▶ [EXTRACT]:
"""
Ultimately, all this was about big money. Just like Tony Blair and Peter Mandelson, Damien Hirst knew how exactly to tap the big, corporate market. He is probably the richest artist there has ever been, and in September 2008, just as world markets collapsed, he sold works worth
£111 million at a Sotheby’s auction.

The Telegraph's Peter Oborne comes to bury Damien Hirst and to praise David Hockney. Oborne doesn't know whether Hockney is a big C Conservative, but asserts that he's certainly a conservative painter, whilst the "progressive" Damien Hirst was the closest thing New Labour had to an officially approved ambassador for Cool Britannia.

It's  not often that I find myself thinking like Peter Oborne, but I actually found myself nodding in agreement in quite a few places. I respect the fact that Hockney has painstakingly acquired the skills of his craft, whereas Hirst seems to be all managerialist vision, subcontracting out the skills and hard work needed to actually realise that vision to anonymous artisans, then hoovering up the cash and celebrity for himself. I remember seeing some of Hirsts pencil sketches once and thinking that that this guy either couldn't draw, or just wasn't trying very hard.

And I do like the fact that Hockney respects his audience, that he takes an interest in making sure his paintings are hung high, so everybody gets a good look.
"""
▶ [AVAILABLE DATA]:
"""
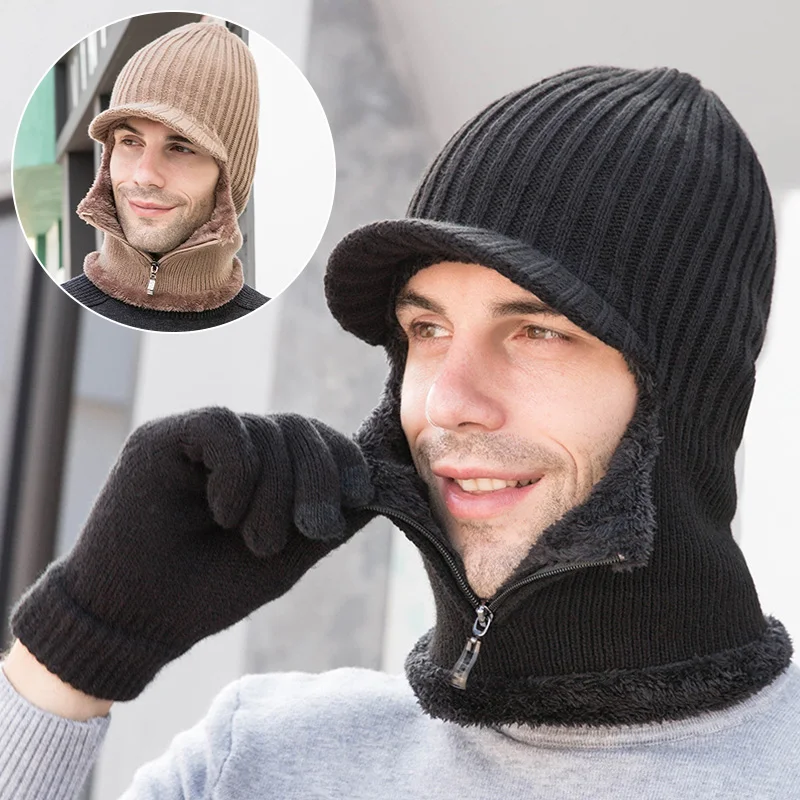 Men's winter knitted hats with zipper, new addition of fur lining to keep warm hats, men's winter hats, warm and windproof hats bomber trapper hat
"""
▶ [WRITTEN TASK]:
Answer these questions using the excerpt about Damien Hirst and David Hockney:
(a) For how much did Hirst sell works at a Sotheby's auction in September 2008?
(b) Which newspaper is Peter Oborne with?
(c) What does Hockney make sure of when his paintings are hung?

▶ [RESULT BELOW]:
(a) £111 million.
(b) The Telegraph.
(c) That they are hung high, so everybody gets a good look.